Is It “Vera Wang”? A Strategy For Producing Excellent Work

A number of years ago my wife Tasra and I were at home one evening in the early years of our company watching a special on TV about acclaimed fashion designer Vera Wang. It was one of those “Day in the Life of a Celebrity” style shows. At one point Vera and her team were reviewing some potential new designs. As one model after another walked into the room, Vera evaluated the clothes. To the average viewer, each outfit looked stunning. But, if Vera found the slightest blemish, or if anything on the outfit wasn’t just right, she sent it back. It was a very telling moment. This attention to detail and being such a stickler for perfection is why Vera Wang is “Very Wang.”

At that point we decided to apply the same level of scrutiny to our video work. Whenever I was met with a shot I was trying to determine should go into a video, I’d ask “Is it Vera Wang?” Whenever Tasra was reviewing my work and saw something that wasn’t “Vera Wang,” she’d call me on it.

Making the Cut

As I’ve written before, one of the hardest things for an editor to do is cut. But one of the keys to producing “Vera Wang” quality work is just that: cut. Cut anything that does not hold up to a standard of excellence required. Here are some tips on picking “Vera Wang” shots:

    • Is the shot shaky? Cut it.
    • Is it out of focus? Cut it.
    • Is there an unflattering angle of the client in the shot? Cut it.
    • Is it and extraneous shot that just makes the piece longer without adding anything important to the story? Cut it.
    • Is the audio garbled? Cut it.
    • Is it over exposed and impossible to fix? Cut it.
    • Is it too dark? Cut it.

It should go without saying (but I’ll say it anyway) that these are just guidelines. There will be situations where a shot isn’t “Vera Wang” but you keep it for very good reasons (e.g. you’re a wedding filmmaker/photographer and it’s the only shot of the first kiss but it’s slightly out of focus, etc.) The point is that you go into the editing process with a pre-determined mindset to be absolutely ruthless in how you approach what shots you keep and which you don’t.

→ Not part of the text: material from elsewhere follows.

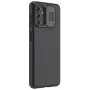 Nillkin CamShield cover case for Samsung Galaxy A04S order from official NILLKIN store
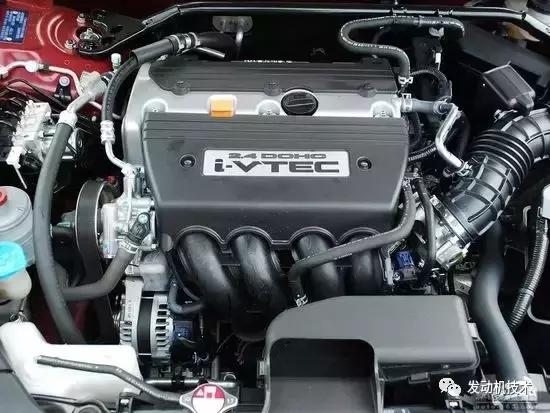 汽车动力参数讲解,汽车知识动力配置详解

Get Rid of the “Fix it In Post” Mentality

The tips above are all related to the post production. But you need to go into the shoot itself with a similar mindset of excellence. Do the best you can with the tools you have, strive to get shots that meet a “Vera Wang” level of excellence. Keep in mind that “Vera Wang” excellence does not necessarily mean you have to shoot on a RED, use a jib, learn how to shoot with a Steadicam, or shoot with the most expensive camera. Excellence most often lies in simplicity of execution. So many filmmakers and photographers are quick to learn how to use the most expensive gear yet they overlook learning the basics. Master the basics, excel at storytelling, and you’ll find that most of the time you won’t need expensive gear. But when you do use it, your use of it will be “Vera Wang.”

14 thoughts on “Is It “Vera Wang”? A Strategy For Producing Excellent Work

  1. Ron, it is always a good thing to be reminded of the basics. Just got back from InFocus & many presenters were mentioning the same thing. Michael Wong’s presentation was all about scene structure. Relating writing to editing…….a shot is a word in a sentence…a series of shots is a paragraph. Wish you could have come. Great post Ron!

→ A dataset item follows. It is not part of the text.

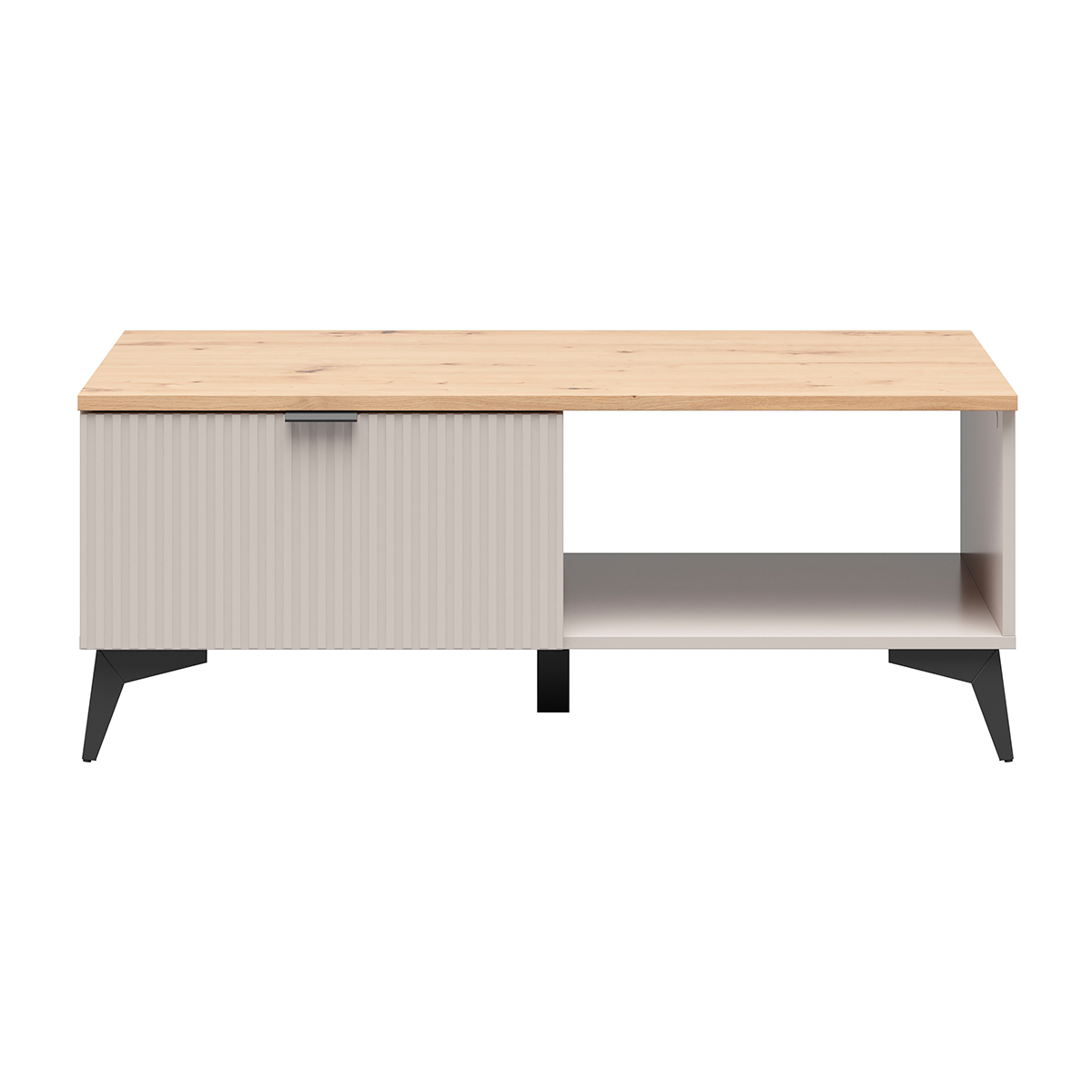 petits_meubles_vicky_table_basse_S720-LAW1S_4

    1. Thanks as always for your blog participation Steve (FYI, you were my #1 commenter last year.🙂 I was with you all in spirit.🙂 Sounds like it was a good time. I love Michael’s word analogy.

    1. Thanks Marcus. Feed away.🙂 The “Dream List” sign up on the side will send you a weekly update every sunday if you select “DDMag Reader.” That’s a good option too.

      Thanks for reading and all the support.

  2. Yes, this is very much like what Michael Wong was teaching us last week at InFocus and definitely something I can hear again! If it’s not beautiful, cut it, the Wang-Wong initiative.

  3. My favorite part in this article:

    “Excellence most often lies in simplicity of execution. So many filmmakers and photographers are quick to learn how to use the most expensive gear yet they overlook learning the basics. Master the basics, excel at storytelling, and you’ll find that most of the time you won’t need expensive gear.”

    I often try to give this advice, when I’m asked for tips or if someone wants to pick my brain. I also try to film with the same concept in mind – simplicity + basics. Once I’ve covered that, I can get into the creative.

  4. These are the questions I’ve been trying to ask myself when culling. Love that I can now simplify it all down into “Is it Vera Wang?”!